▶ _What this task involves_: Here are some entries; quote each one exactly.

▶ _Stored data_:
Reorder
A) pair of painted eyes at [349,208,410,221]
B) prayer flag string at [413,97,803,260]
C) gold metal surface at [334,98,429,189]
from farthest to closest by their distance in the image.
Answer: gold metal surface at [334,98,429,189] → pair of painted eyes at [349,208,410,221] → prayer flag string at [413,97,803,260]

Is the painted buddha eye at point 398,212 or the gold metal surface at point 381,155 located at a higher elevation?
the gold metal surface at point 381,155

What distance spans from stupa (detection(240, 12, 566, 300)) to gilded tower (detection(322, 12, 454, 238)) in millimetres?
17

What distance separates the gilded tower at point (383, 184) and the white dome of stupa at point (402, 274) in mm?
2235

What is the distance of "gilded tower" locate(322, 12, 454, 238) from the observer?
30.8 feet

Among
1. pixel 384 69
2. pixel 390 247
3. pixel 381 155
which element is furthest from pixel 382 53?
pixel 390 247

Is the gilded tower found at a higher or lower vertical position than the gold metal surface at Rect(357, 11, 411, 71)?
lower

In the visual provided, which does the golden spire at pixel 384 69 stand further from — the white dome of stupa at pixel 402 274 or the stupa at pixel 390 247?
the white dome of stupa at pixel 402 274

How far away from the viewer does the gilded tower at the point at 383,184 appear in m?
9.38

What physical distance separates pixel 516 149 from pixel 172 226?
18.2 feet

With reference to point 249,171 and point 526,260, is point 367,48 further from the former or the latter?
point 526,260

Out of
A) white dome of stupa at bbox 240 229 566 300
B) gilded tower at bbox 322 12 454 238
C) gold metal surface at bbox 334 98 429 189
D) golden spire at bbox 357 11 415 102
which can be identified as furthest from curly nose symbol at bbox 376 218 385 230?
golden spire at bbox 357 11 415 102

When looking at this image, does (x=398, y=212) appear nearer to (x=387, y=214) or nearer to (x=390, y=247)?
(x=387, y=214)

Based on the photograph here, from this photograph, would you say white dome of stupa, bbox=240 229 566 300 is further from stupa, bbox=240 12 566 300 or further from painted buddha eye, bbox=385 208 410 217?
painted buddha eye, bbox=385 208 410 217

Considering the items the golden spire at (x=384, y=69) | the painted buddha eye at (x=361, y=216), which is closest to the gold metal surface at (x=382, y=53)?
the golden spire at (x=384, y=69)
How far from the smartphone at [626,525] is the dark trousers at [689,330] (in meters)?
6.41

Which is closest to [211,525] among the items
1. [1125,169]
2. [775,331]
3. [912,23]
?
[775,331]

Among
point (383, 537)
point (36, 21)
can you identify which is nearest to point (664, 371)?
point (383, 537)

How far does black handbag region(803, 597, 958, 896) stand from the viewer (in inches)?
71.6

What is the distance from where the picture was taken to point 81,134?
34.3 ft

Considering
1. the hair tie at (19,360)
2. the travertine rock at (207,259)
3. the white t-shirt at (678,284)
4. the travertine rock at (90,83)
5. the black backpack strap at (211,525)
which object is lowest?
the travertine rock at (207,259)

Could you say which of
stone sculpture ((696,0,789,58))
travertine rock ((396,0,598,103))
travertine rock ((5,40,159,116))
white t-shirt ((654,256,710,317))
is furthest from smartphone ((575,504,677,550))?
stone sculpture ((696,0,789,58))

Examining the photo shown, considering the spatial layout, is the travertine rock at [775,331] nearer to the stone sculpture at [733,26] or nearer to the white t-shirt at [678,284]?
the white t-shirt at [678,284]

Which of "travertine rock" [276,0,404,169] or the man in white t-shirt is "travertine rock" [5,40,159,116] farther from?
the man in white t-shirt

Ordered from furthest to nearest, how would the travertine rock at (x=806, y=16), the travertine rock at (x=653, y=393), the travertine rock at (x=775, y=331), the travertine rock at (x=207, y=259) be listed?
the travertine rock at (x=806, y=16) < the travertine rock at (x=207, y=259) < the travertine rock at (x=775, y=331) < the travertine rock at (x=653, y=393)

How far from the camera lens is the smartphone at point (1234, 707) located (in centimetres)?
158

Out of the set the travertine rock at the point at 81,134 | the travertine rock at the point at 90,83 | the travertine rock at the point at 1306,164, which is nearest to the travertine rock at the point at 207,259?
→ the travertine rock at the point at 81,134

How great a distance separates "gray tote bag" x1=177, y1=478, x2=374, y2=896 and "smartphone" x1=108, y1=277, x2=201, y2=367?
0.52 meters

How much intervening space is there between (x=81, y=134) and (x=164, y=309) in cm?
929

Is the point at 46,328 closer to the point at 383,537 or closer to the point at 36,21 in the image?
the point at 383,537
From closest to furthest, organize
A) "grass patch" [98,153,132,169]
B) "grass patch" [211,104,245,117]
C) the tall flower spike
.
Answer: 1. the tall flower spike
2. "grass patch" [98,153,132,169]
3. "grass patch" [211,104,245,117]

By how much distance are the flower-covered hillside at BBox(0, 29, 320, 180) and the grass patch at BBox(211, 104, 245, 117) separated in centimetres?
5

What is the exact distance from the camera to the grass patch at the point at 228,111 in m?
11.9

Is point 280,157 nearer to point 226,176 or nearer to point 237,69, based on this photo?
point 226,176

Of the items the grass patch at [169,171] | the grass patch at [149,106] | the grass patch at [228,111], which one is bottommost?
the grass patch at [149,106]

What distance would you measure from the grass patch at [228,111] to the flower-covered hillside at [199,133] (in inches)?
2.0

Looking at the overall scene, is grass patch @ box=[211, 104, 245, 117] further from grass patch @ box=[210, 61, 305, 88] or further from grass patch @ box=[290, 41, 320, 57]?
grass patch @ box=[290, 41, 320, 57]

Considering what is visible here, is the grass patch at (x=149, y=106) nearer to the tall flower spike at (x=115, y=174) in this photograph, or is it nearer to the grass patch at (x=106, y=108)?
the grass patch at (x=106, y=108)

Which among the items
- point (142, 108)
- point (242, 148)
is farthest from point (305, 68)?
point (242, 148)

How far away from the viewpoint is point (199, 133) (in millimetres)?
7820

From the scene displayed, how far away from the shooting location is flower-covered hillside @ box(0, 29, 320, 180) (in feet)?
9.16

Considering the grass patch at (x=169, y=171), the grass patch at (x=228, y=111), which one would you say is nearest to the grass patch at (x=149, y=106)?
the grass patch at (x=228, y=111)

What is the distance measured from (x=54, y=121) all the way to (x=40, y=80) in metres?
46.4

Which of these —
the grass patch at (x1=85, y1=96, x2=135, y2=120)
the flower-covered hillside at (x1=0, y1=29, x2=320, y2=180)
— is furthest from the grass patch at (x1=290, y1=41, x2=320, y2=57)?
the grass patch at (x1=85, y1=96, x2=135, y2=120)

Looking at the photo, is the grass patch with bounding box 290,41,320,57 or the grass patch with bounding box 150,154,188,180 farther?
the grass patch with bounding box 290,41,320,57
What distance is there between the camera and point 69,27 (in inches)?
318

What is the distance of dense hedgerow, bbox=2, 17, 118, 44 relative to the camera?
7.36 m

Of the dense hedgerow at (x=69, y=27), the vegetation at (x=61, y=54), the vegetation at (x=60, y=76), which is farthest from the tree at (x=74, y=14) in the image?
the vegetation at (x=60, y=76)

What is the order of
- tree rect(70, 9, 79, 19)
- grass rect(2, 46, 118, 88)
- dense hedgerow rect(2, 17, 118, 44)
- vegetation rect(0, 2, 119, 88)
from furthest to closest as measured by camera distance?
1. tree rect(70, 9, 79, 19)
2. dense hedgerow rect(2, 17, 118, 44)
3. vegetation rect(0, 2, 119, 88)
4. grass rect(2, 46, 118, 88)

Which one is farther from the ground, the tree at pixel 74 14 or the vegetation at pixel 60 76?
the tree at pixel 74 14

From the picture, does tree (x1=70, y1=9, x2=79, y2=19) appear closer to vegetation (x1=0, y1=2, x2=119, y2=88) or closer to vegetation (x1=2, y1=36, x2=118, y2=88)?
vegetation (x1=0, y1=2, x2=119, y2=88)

▶ _Response_:
Reorder
A) pair of painted eyes at [349,208,410,221]
B) prayer flag string at [413,97,803,260]
C) gold metal surface at [334,98,429,189]
from farthest to closest by their distance in the image.
Answer: gold metal surface at [334,98,429,189] → pair of painted eyes at [349,208,410,221] → prayer flag string at [413,97,803,260]

Is the painted buddha eye at point 398,212 or the gold metal surface at point 381,155 located at a higher elevation?
the gold metal surface at point 381,155

What distance spans from stupa (detection(240, 12, 566, 300)) to gilded tower (detection(322, 12, 454, 238)) in millimetres?
17

What distance separates the gilded tower at point (383, 184) and the white dome of stupa at point (402, 274) in mm?
2235

What is the distance of "gilded tower" locate(322, 12, 454, 238) from the observer?
30.8 feet

Among
1. pixel 384 69
2. pixel 390 247
3. pixel 381 155
which element is furthest from pixel 382 53?
pixel 390 247

Is the gilded tower found at a higher or lower vertical position than the gold metal surface at Rect(357, 11, 411, 71)?
lower

In the visual provided, which does the golden spire at pixel 384 69 stand further from — the white dome of stupa at pixel 402 274 or the stupa at pixel 390 247?
the white dome of stupa at pixel 402 274

How far away from the viewer does the gilded tower at the point at 383,184 appear in m?
9.38

What physical distance separates pixel 516 149 from pixel 172 226?
18.2 feet

With reference to point 249,171 and point 526,260, is point 367,48 further from the former or the latter?
point 526,260

Out of
A) white dome of stupa at bbox 240 229 566 300
B) gilded tower at bbox 322 12 454 238
C) gold metal surface at bbox 334 98 429 189
D) golden spire at bbox 357 11 415 102
which can be identified as furthest from curly nose symbol at bbox 376 218 385 230?
golden spire at bbox 357 11 415 102

When looking at this image, does (x=398, y=212) appear nearer to (x=387, y=214) or nearer to (x=390, y=247)?
(x=387, y=214)

Based on the photograph here, from this photograph, would you say white dome of stupa, bbox=240 229 566 300 is further from stupa, bbox=240 12 566 300 or further from painted buddha eye, bbox=385 208 410 217?
painted buddha eye, bbox=385 208 410 217

Considering the items the golden spire at (x=384, y=69) | the painted buddha eye at (x=361, y=216), which is closest to the gold metal surface at (x=382, y=53)?
the golden spire at (x=384, y=69)
How far from the smartphone at [626,525] is the dark trousers at [689,330] (in meters)?
6.41

Which is closest to [211,525] among the items
1. [1125,169]
2. [775,331]
3. [912,23]
?
[775,331]

Among
point (383, 537)
point (36, 21)
can you identify which is nearest to point (664, 371)?
point (383, 537)

How far does black handbag region(803, 597, 958, 896) stand from the viewer (in inches)?
71.6

What is the distance from where the picture was taken to point 81,134?
34.3 ft

Considering
1. the hair tie at (19,360)
2. the travertine rock at (207,259)
3. the white t-shirt at (678,284)
4. the travertine rock at (90,83)
5. the black backpack strap at (211,525)
which object is lowest?
the travertine rock at (207,259)

Could you say which of
stone sculpture ((696,0,789,58))
travertine rock ((396,0,598,103))
travertine rock ((5,40,159,116))
white t-shirt ((654,256,710,317))
is furthest from smartphone ((575,504,677,550))?
stone sculpture ((696,0,789,58))

Examining the photo shown, considering the spatial layout, is the travertine rock at [775,331] nearer to the stone sculpture at [733,26] or nearer to the white t-shirt at [678,284]?
the white t-shirt at [678,284]

Which of "travertine rock" [276,0,404,169] or the man in white t-shirt is "travertine rock" [5,40,159,116] farther from?
the man in white t-shirt

Ordered from furthest to nearest, how would the travertine rock at (x=806, y=16), the travertine rock at (x=653, y=393), the travertine rock at (x=775, y=331), the travertine rock at (x=207, y=259) be listed?
the travertine rock at (x=806, y=16) < the travertine rock at (x=207, y=259) < the travertine rock at (x=775, y=331) < the travertine rock at (x=653, y=393)

How far from the camera lens is the smartphone at point (1234, 707) located (in centimetres)?
158

Out of the set the travertine rock at the point at 81,134 | the travertine rock at the point at 90,83 | the travertine rock at the point at 1306,164, which is nearest to the travertine rock at the point at 207,259?
→ the travertine rock at the point at 81,134

How great a distance separates "gray tote bag" x1=177, y1=478, x2=374, y2=896 and "smartphone" x1=108, y1=277, x2=201, y2=367?
0.52 meters

How much intervening space is there between (x=81, y=134) and (x=164, y=309) in cm?
929

Is the point at 46,328 closer to the point at 383,537 or closer to the point at 36,21 in the image?
the point at 383,537
From closest to furthest, organize
A) "grass patch" [98,153,132,169]
B) "grass patch" [211,104,245,117]
C) the tall flower spike
.
Answer: 1. the tall flower spike
2. "grass patch" [98,153,132,169]
3. "grass patch" [211,104,245,117]

By how much distance are the flower-covered hillside at BBox(0, 29, 320, 180) and the grass patch at BBox(211, 104, 245, 117) separated in centimetres?
5

What is the exact distance from the camera to the grass patch at the point at 228,111 in m?
11.9

Is point 280,157 nearer to point 226,176 or nearer to point 237,69, based on this photo?
point 226,176

Of the items the grass patch at [169,171] | the grass patch at [149,106] | the grass patch at [228,111], which one is bottommost?
the grass patch at [149,106]

What distance would you measure from the grass patch at [228,111] to the flower-covered hillside at [199,133] (in inches)?
2.0

Looking at the overall scene, is grass patch @ box=[211, 104, 245, 117] further from grass patch @ box=[210, 61, 305, 88] or further from grass patch @ box=[290, 41, 320, 57]?
grass patch @ box=[290, 41, 320, 57]

Considering what is visible here, is the grass patch at (x=149, y=106) nearer to the tall flower spike at (x=115, y=174) in this photograph, or is it nearer to the grass patch at (x=106, y=108)?
the grass patch at (x=106, y=108)

Which among the items
- point (142, 108)
- point (242, 148)
is farthest from point (305, 68)?
point (242, 148)

How far away from the viewpoint is point (199, 133) (in millimetres)?
7820

From the scene displayed, how far away from the shooting location is flower-covered hillside @ box(0, 29, 320, 180) (in feet)?
9.16

Considering the grass patch at (x=169, y=171), the grass patch at (x=228, y=111), which one would you say is nearest to the grass patch at (x=149, y=106)?
the grass patch at (x=228, y=111)

What is the distance measured from (x=54, y=121) all the way to (x=40, y=80) in metres?
46.4

Which of these —
the grass patch at (x1=85, y1=96, x2=135, y2=120)
the flower-covered hillside at (x1=0, y1=29, x2=320, y2=180)
— is furthest from the grass patch at (x1=290, y1=41, x2=320, y2=57)?
the grass patch at (x1=85, y1=96, x2=135, y2=120)

Looking at the photo, is the grass patch with bounding box 290,41,320,57 or the grass patch with bounding box 150,154,188,180 farther?
the grass patch with bounding box 290,41,320,57
What distance is there between the camera and point 69,27 (in inches)?
318

What is the distance of dense hedgerow, bbox=2, 17, 118, 44 relative to the camera?
7.36 m

Of the dense hedgerow at (x=69, y=27), the vegetation at (x=61, y=54), the vegetation at (x=60, y=76), which is farthest from the tree at (x=74, y=14) in the image?
the vegetation at (x=60, y=76)

What is the order of
- tree rect(70, 9, 79, 19)
- grass rect(2, 46, 118, 88)
- dense hedgerow rect(2, 17, 118, 44)
- vegetation rect(0, 2, 119, 88)
from furthest to closest as measured by camera distance?
1. tree rect(70, 9, 79, 19)
2. dense hedgerow rect(2, 17, 118, 44)
3. vegetation rect(0, 2, 119, 88)
4. grass rect(2, 46, 118, 88)

Which one is farther from the ground, the tree at pixel 74 14 or the vegetation at pixel 60 76?
the tree at pixel 74 14

From the picture, does tree (x1=70, y1=9, x2=79, y2=19) appear closer to vegetation (x1=0, y1=2, x2=119, y2=88) or closer to vegetation (x1=2, y1=36, x2=118, y2=88)?
vegetation (x1=0, y1=2, x2=119, y2=88)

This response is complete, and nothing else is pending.